While in the hospital, talk to the doctor, nurses, and even discharge managers to get your questions answered. The more information you have, the better able you’ll be to prepare for home care. If you aren’t able to, make sure you have a relative or close friend that can be your voice and get you the information you need.

Look at Your Home – Once you have the details, you’ll better be able to look at your home environment and prepare for you, your loved one, and the care giver. If the patient is going to be in bed, you’ll be able to clear out some room to allow for any equipment that may be needed. If the person being cared for is more mobile, an area for therapy can be prepared. Talking to your Patient Care Coordinator will help you know the scope of the care and what is needed at your home.

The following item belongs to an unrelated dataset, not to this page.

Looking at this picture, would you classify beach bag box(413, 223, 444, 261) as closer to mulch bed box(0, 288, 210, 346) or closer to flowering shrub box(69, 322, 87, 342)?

Understand the Home Care Givers Role – It’s important to keep in mind why this person is in your home. They are there for therapy, treatments, etc. and to tend to the patient. Since they are in your home so often, you may ask them to do something without even realizing it (watch the dog, grab the laundry). Don’t be offended if they politely decline. Their sole purpose is to support the health of their patient.

Care is a state in which something does matter; it is the source of human tenderness

  • Roll May, psychologist

Gathering as much knowledge as possible before hand will help make it easier to prepare for home care. Realizing that everyone is working towards the same goal – helping the patient – will ease some of the stress and make your experience with the care giver be more successful.